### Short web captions
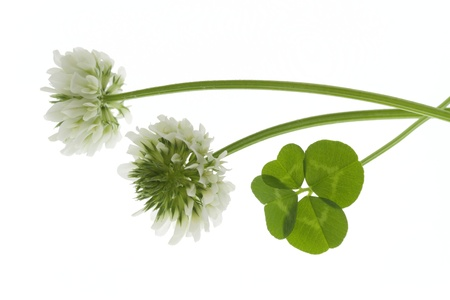 flower and four leaves of the clover photo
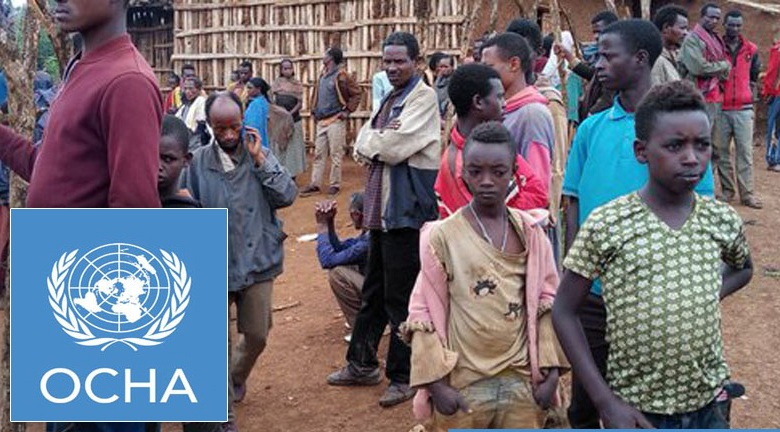 More than 1 million people displaced due to ethnic conflicts in Ethiopia: UN report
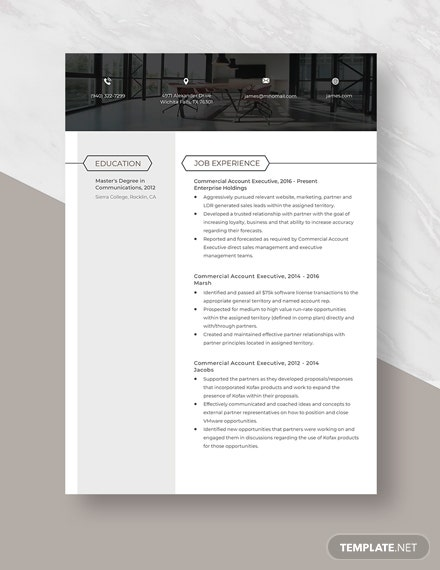 Commercial Account Executive Resume Template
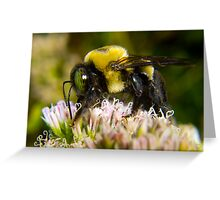 Bumble Bee's are Fuzzy Greeting Card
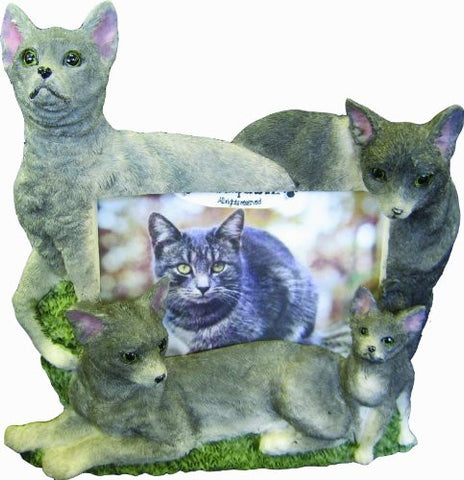 E&S Pets 35297-11 Large Cat Frames
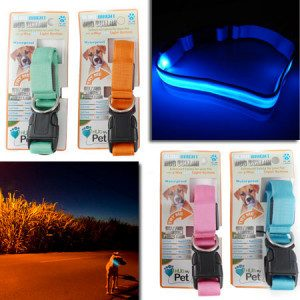 LED Dog Collar Only $6.99 With FREE Shipping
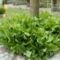 Salamon pecsét és gyöngyvirág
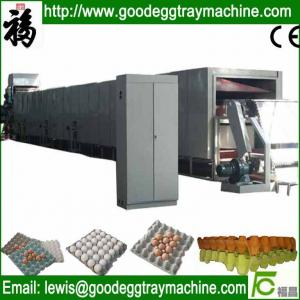 China Paper product forming machine chicken eggs box machine on sale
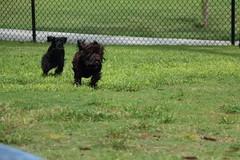 IMG_2909.JPG (highlander411) Tags: park dog orlando unitedstates florida dogpark fetch drphillips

### What to do
Repeat all of the entries above word for word and omit the pictures.

### Result
 flower and four leaves of the clover photo
 More than 1 million people displaced due to ethnic conflicts in Ethiopia: UN report
 Commercial Account Executive Resume Template
 Bumble Bee's are Fuzzy Greeting Card
 E&S Pets 35297-11 Large Cat Frames
 LED Dog Collar Only $6.99 With FREE Shipping
 Salamon pecsét és gyöngyvirág
 China Paper product forming machine chicken eggs box machine on sale
 IMG_2909.JPG (highlander411) Tags: park dog orlando unitedstates florida dogpark fetch drphillips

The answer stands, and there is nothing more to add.